Down-to-earth state bishop to help broker church crisis

After months of revelations and accusations, after sex scandals involving priests have spread from Boston to Seattle to St. Petersburg, the focus shifts to Dallas this week, as the U.S. Conference of Catholic Bishops begins meeting Thursday to address the crisis. Standing squarely in the middle of it all will be a former farmboy from Omak.

As vice president of the bishops conference, the Most Rev. William Skylstad, bishop of the Diocese of Spokane, holds the second-highest position in the national organization. He is expected to be elected president once his three-year term expires.

It's been a long journey from the one-room schoolhouse he once attended to the Vatican halls he calls on regularly. This week he travels from his small diocese of 81 parishes to help lead the bishops at a time the nation — indeed, the world — expects them to do something dramatic about priests who have sexually abused children.

To hear many tell it, Skylstad's down-to-earth demeanor and practical values — probably as much products of the farm as of the church — will be among his greatest strengths at the conference.

They expect the 68-year-old Skylstad, considered socially liberal and conservative on church doctrine, to be a voice of reason and knowledge, listening to different viewpoints, weighing in, mediating. It is those qualities that some say will play an important role in brokering agreement among the bishops on a policy with enough consensus to send a clear signal to the Vatican.

An ad hoc committee of the bishops conference last week recommended a policy that would, among other things, allow for easier defrocking of priests who have abused minors. The Vatican must approve the policy.

Bishops nationwide have expressed a wide range of opinions on the recommendations.

Is he tough enough?

Skylstad's ability to listen, to make sure no one feels slighted even when he disagrees with them, will be crucial. But those same mediating skills, some say, may also be a weakness.

Some wonder whether he has the toughness to push through a hard-hitting policy that others may disagree with, especially since he embodies the conflict some in the church feel about the issue. While Skylstad says the church must establish a hard-line policy against clergy who abuse minors, he also expresses ambivalence about defrocking those who have dedicated their lives to the church.

Data block:
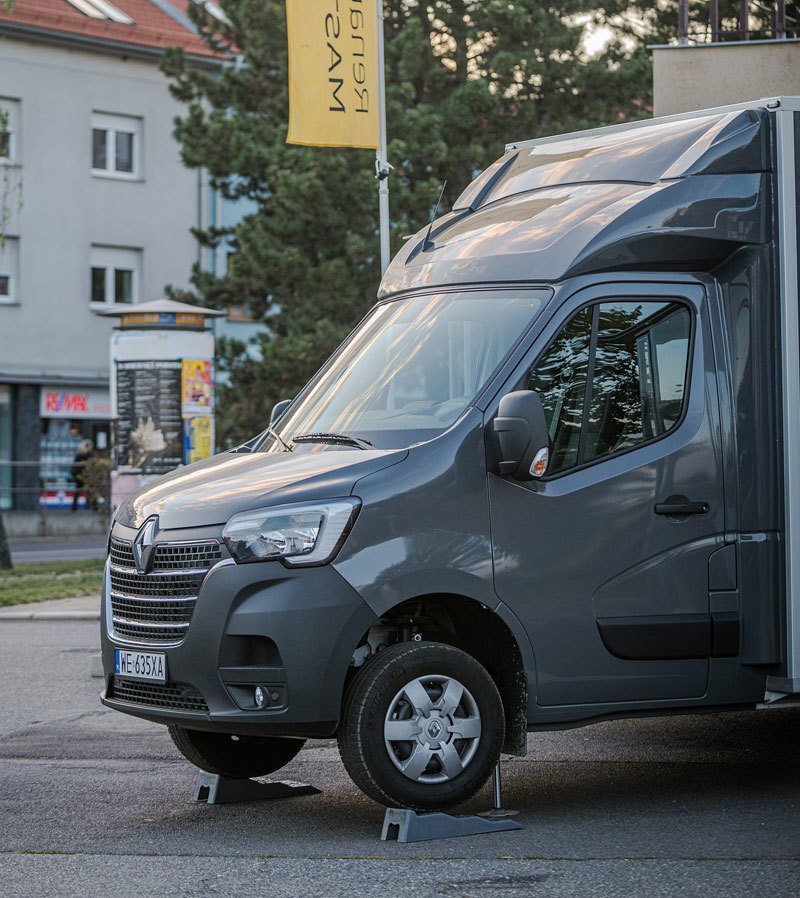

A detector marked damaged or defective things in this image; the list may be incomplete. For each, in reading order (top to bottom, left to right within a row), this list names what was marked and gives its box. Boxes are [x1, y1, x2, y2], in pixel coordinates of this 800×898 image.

exposed wheel hub [382, 676, 482, 780]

Assigned task 1: According to the article on Bishop Skylstad, how many parishes are in his diocese?
Assigned task 2: Translate this sentence from the article on Bishop Skylstad into Spanish: "The Vatican must approve the policy."
Assigned task 3: Write out the passage of the article on Bishop Skylstad between "They expect the" and "on the recommendations.", inclusive.

Exercise response 1: 81 parishes

Exercise response 2: El Vaticano debe aprobar la política.

Exercise response 3:
They expect the 68-year-old Skylstad, considered socially liberal and conservative on church doctrine, to be a voice of reason and knowledge, listening to different viewpoints, weighing in, mediating. It is those qualities that some say will play an important role in brokering agreement among the bishops on a policy with enough consensus to send a clear signal to the Vatican.

An ad hoc committee of the bishops conference last week recommended a policy that would, among other things, allow for easier defrocking of priests who have abused minors. The Vatican must approve the policy.

Bishops nationwide have expressed a wide range of opinions on the recommendations.